**WORK REQUIRED:**
Pictures stay out, but every line of the data is copied exactly.

**INPUT DATA:**

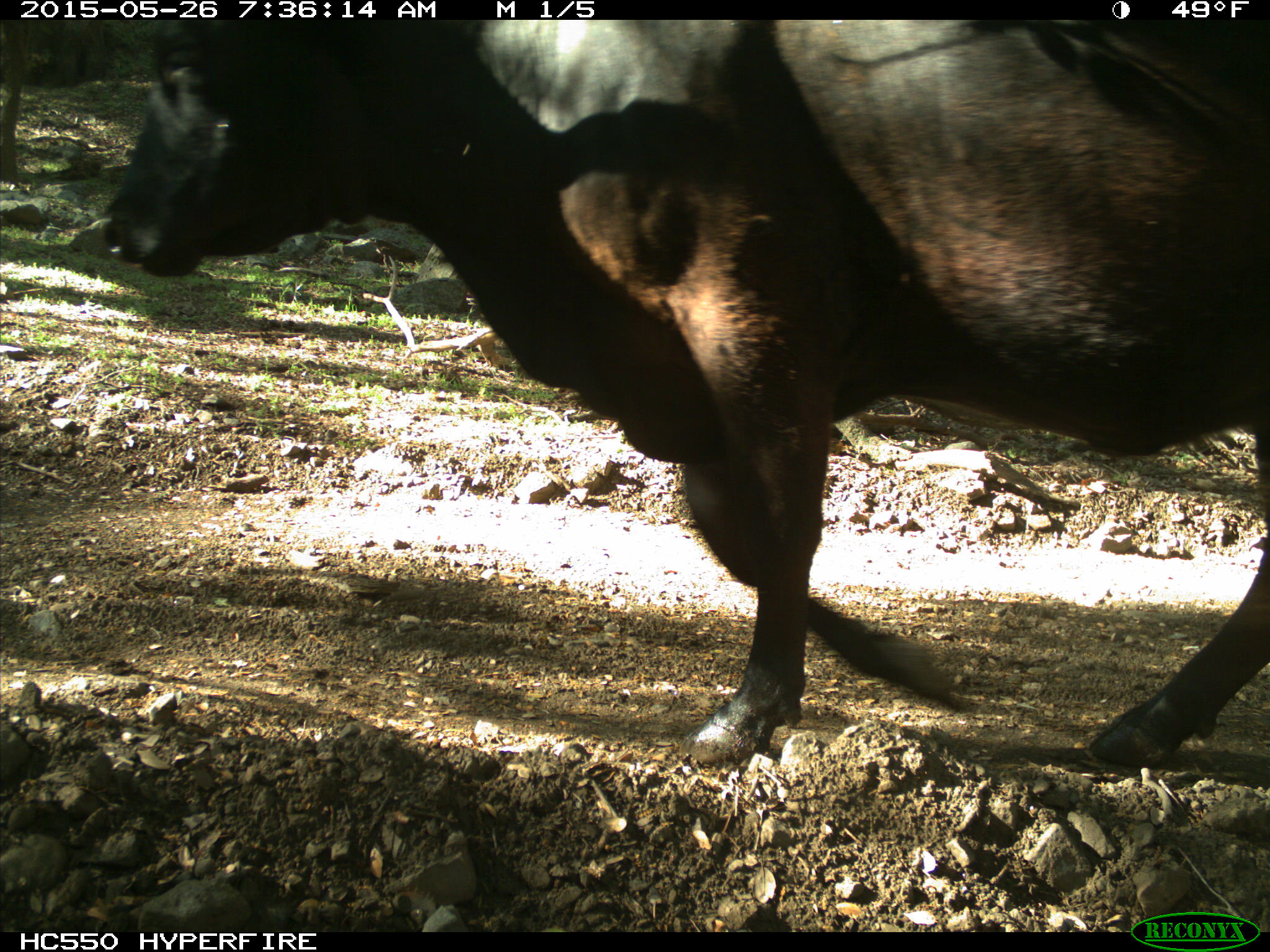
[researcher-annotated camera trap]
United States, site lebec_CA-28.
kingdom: Animalia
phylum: Chordata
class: Mammalia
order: Artiodactyla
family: Bovidae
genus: Bos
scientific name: Bos taurus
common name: domestic cow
Bos taurus (domestic cow).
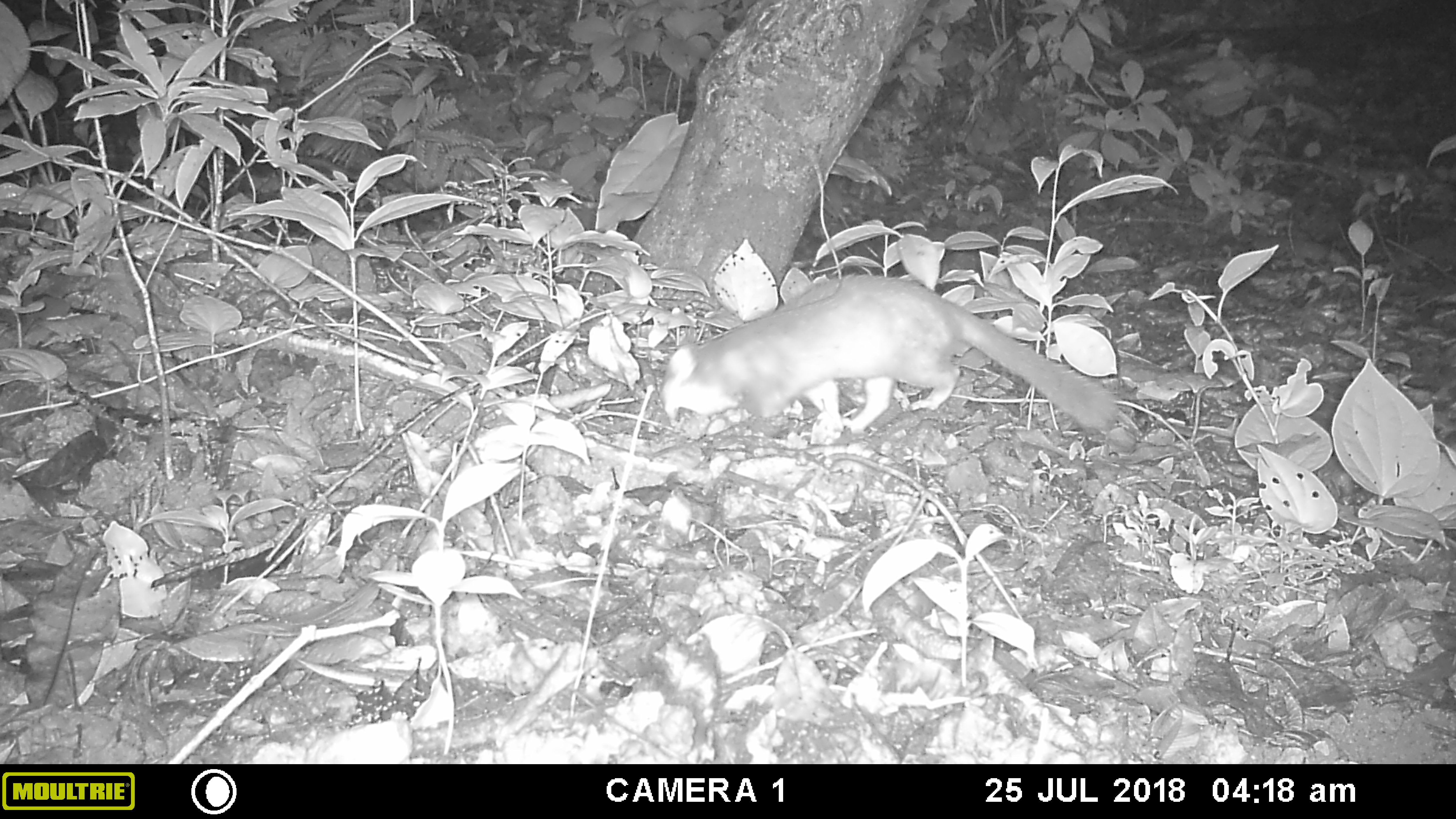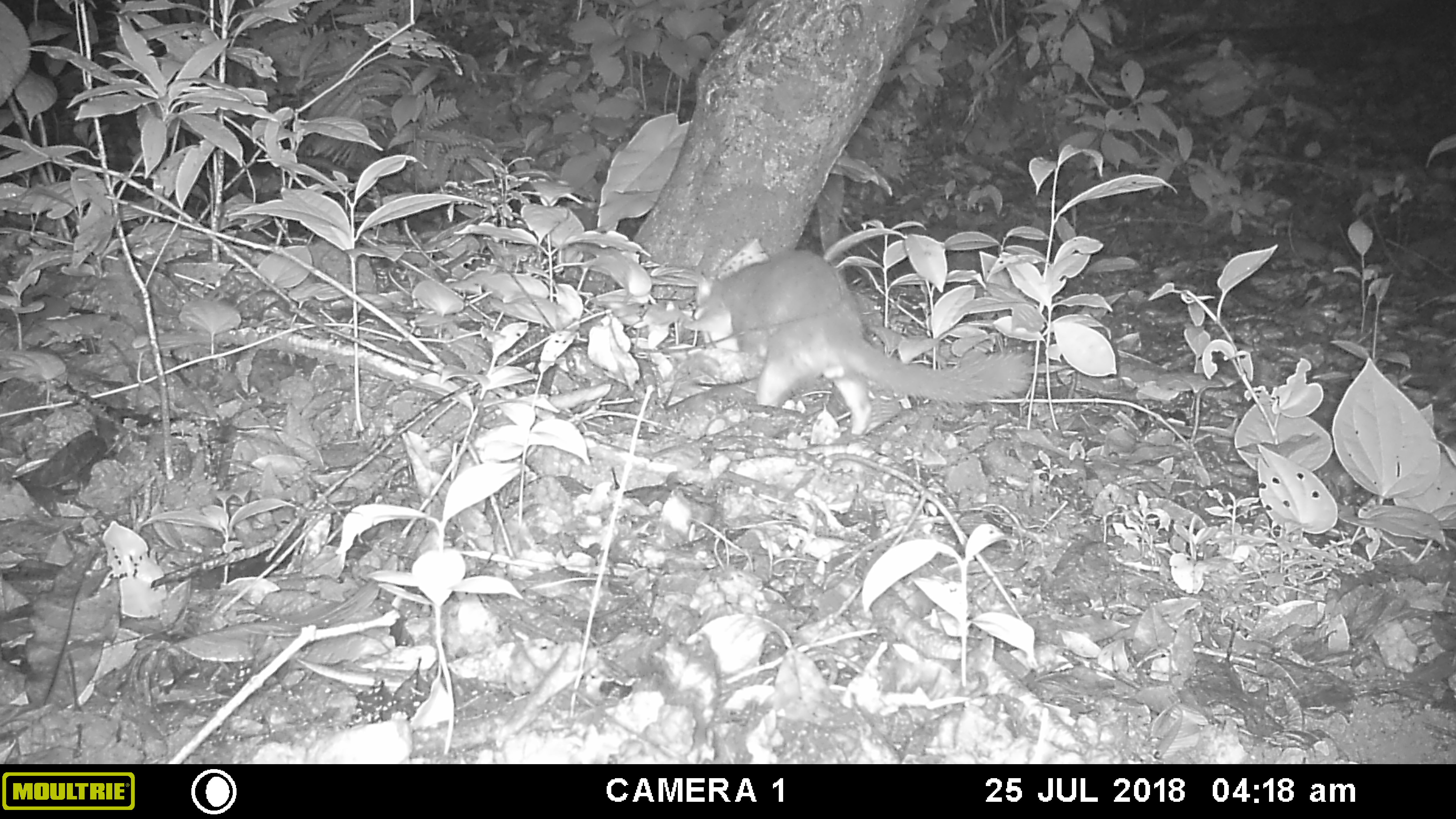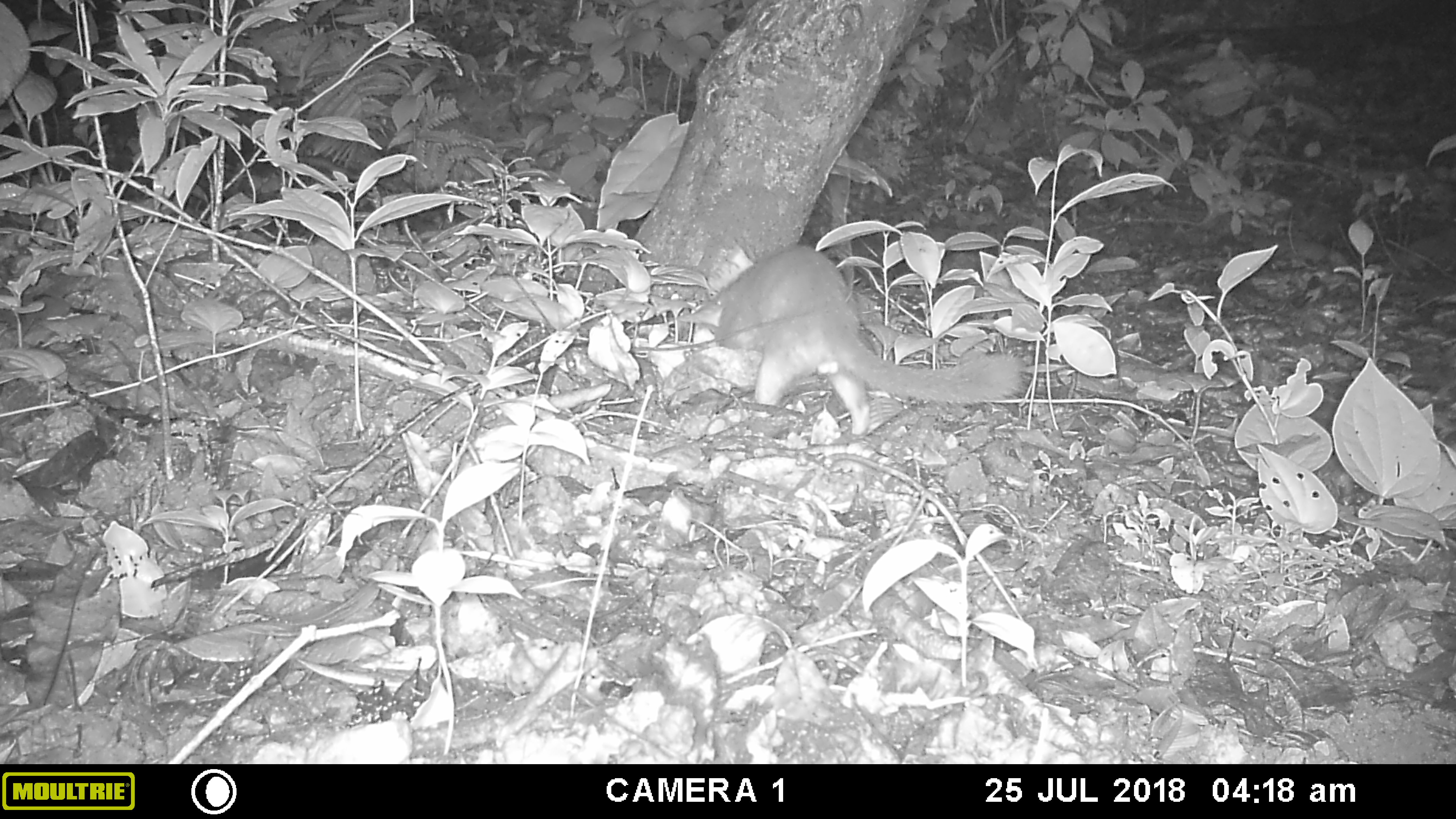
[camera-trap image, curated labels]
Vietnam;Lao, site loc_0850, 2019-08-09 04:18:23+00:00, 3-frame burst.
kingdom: Animalia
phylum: Chordata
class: Mammalia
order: Carnivora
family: Mustelidae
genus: Melogale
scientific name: Melogale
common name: ferret badger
Ferret badger (Melogale). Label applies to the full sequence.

**SOLVED PROBLEM:**
[researcher-annotated camera trap]
United States, site lebec_CA-28.
kingdom: Animalia
phylum: Chordata
class: Mammalia
order: Artiodactyla
family: Bovidae
genus: Bos
scientific name: Bos taurus
common name: domestic cow
Bos taurus (domestic cow).
[camera-trap image, curated labels]
Vietnam;Lao, site loc_0850, 2019-08-09 04:18:23+00:00, 3-frame burst.
kingdom: Animalia
phylum: Chordata
class: Mammalia
order: Carnivora
family: Mustelidae
genus: Melogale
scientific name: Melogale
common name: ferret badger
Ferret badger (Melogale). Label applies to the full sequence.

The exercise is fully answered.